Arrange every line of the rows below as a Markdown table with the columns "Row" and "Line," numbering each line in order and omitting blank lines.

Extracted data entries:
- - - -

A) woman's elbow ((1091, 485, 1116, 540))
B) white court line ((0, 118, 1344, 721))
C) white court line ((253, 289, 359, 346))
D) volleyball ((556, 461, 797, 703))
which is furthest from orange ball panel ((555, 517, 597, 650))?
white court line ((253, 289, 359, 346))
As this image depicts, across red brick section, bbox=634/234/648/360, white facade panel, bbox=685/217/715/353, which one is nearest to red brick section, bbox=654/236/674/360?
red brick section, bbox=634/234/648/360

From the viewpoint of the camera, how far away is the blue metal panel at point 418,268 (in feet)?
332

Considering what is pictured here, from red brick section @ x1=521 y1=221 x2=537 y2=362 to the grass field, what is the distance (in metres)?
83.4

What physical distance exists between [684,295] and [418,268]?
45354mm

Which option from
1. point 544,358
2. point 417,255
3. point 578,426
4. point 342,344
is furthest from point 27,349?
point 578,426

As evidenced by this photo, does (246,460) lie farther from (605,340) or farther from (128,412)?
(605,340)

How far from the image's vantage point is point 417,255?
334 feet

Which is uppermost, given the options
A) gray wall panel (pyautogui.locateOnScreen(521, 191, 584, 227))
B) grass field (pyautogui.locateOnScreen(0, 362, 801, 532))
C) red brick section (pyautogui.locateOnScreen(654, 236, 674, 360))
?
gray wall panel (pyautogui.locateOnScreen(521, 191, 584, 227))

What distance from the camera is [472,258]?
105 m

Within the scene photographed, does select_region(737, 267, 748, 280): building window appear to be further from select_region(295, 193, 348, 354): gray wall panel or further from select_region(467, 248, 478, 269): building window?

- - - -

- _Full output_
| Row | Line |
|---|---|
| 1 | A) woman's elbow ((1091, 485, 1116, 540)) |
| 2 | B) white court line ((0, 118, 1344, 721)) |
| 3 | C) white court line ((253, 289, 359, 346)) |
| 4 | D) volleyball ((556, 461, 797, 703)) |
| 5 | which is furthest from orange ball panel ((555, 517, 597, 650))? |
| 6 | white court line ((253, 289, 359, 346)) |
| 7 | As this image depicts, across red brick section, bbox=634/234/648/360, white facade panel, bbox=685/217/715/353, which one is nearest to red brick section, bbox=654/236/674/360? |
| 8 | red brick section, bbox=634/234/648/360 |
| 9 | From the viewpoint of the camera, how far away is the blue metal panel at point 418,268 (in feet)? |
| 10 | 332 |
| 11 | Considering what is pictured here, from red brick section @ x1=521 y1=221 x2=537 y2=362 to the grass field, what is the distance (in metres)? |
| 12 | 83.4 |
| 13 | What physical distance exists between [684,295] and [418,268]? |
| 14 | 45354mm |
| 15 | Which option from |
| 16 | 1. point 544,358 |
| 17 | 2. point 417,255 |
| 18 | 3. point 578,426 |
| 19 | 4. point 342,344 |
| 20 | is furthest from point 27,349? |
| 21 | point 578,426 |
| 22 | As evidenced by this photo, does (246,460) lie farther from (605,340) or farther from (128,412)? |
| 23 | (605,340) |
| 24 | How far from the image's vantage point is point 417,255? |
| 25 | 334 feet |
| 26 | Which is uppermost, given the options |
| 27 | A) gray wall panel (pyautogui.locateOnScreen(521, 191, 584, 227)) |
| 28 | B) grass field (pyautogui.locateOnScreen(0, 362, 801, 532)) |
| 29 | C) red brick section (pyautogui.locateOnScreen(654, 236, 674, 360)) |
| 30 | ? |
| 31 | gray wall panel (pyautogui.locateOnScreen(521, 191, 584, 227)) |
| 32 | What distance from the camera is [472,258]? |
| 33 | 105 m |
| 34 | Within the scene photographed, does select_region(737, 267, 748, 280): building window appear to be further from select_region(295, 193, 348, 354): gray wall panel or further from select_region(467, 248, 478, 269): building window? |